Source code for city_scrapers_core.spiders.tribe

import json
from datetime import datetime
from typing import Dict, Iterable, List

import scrapy

from city_scrapers_core.constants import NOT_CLASSIFIED
from city_scrapers_core.items import Meeting
from city_scrapers_core.spiders import CityScrapersSpider


[docs]class EventsCalendarSpider(CityScrapersSpider):
    """Subclass of CityScrapersSpider that may be useful
    for WordPress sites with the Events Calendar plugin.
    Three additional things need to be implemented when subclassing:
        1. a categories dict
        2. _parse_location()
        3. _parse_links()"""

    @property
    def categories(self) -> Dict:
        """categories dict should be of the following format:
        categories = {
            BOARD: ["category-1", "category-2"],
            ..
        }"""
        raise NotImplementedError("Must assign categories field")

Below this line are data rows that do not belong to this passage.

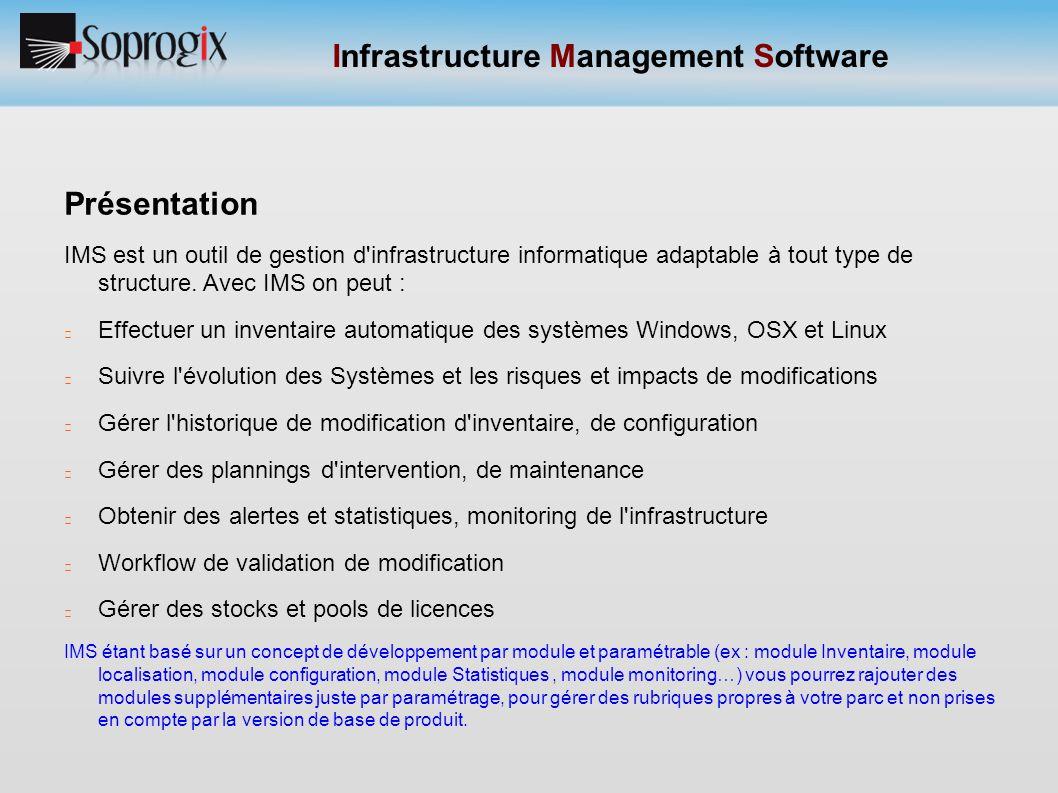 Infrastructure Management Software Présentation Application Client serveur N-tiers, se composant de : - Agent IMS développé en C/C++ et Python, - Client Web (internet Explorer, Mozilla Firefox, Chrome…), - - Moteur développé en PHP, JavaScript et Ajax : Bases de données, serveur Web supportant PHP, Serveur SMTP pour envoi des mails et alertes et gestion du workflow.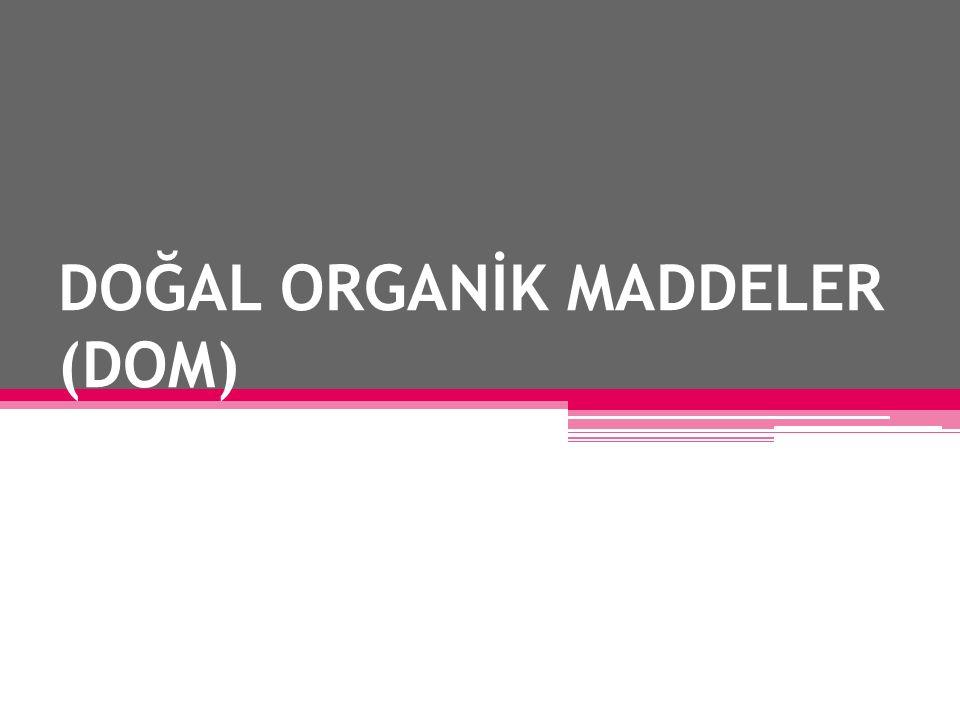 DOĞAL ORGANİK MADDELER (DOM)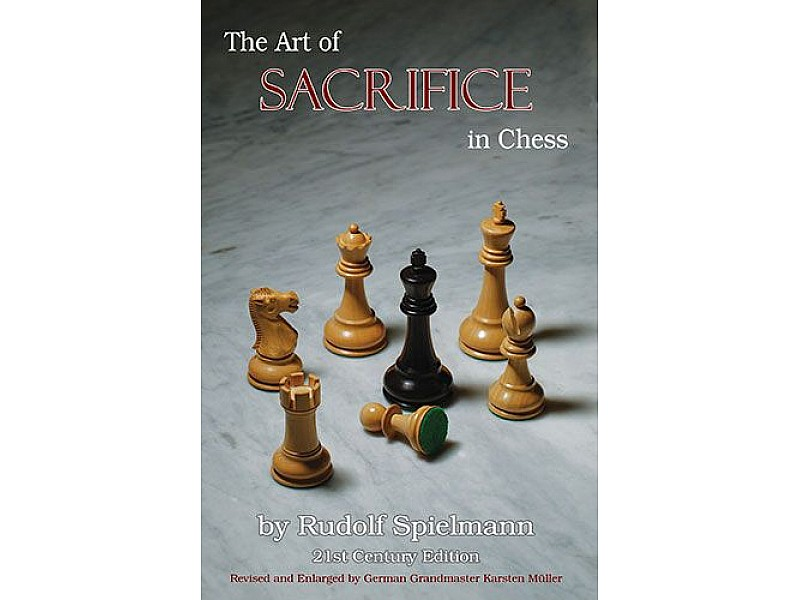 The Art of Sacrifice in Chess: Revised and Expanded by GM Karsten Müller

    def _parse_location(self, item: Dict) -> Dict:
        raise NotImplementedError("Must implement _parse_location")

    def _parse_links(self, item: Dict) -> List[Dict]:
        raise NotImplementedError("Must implement _parse_links")

    def parse(self, response: scrapy.http.Response) -> Iterable[scrapy.Request]:
        res = json.loads(response.text)
        for item in res["events"]:
            classification = self._parse_classification(item)
            if classification == NOT_CLASSIFIED:
                continue
            meeting = Meeting(
                title=item["title"],
                description=item["description"],
                classification=self._parse_classification(item),
                start=self._parse_start(item["start_date_details"]),
                end=self._parse_end(item["end_date_details"]),
                all_day=item["all_day"],
                time_notes="",
                location=self._parse_location(item),
                links=self._parse_links(item),
                source=self._parse_source(item),
            )

            meeting["status"] = self._get_status(meeting)
            meeting["id"] = self._get_id(meeting)

            yield meeting

        if "next_rest_url" in res:
            yield response.follow(res["next_rest_url"], callback=self.parse)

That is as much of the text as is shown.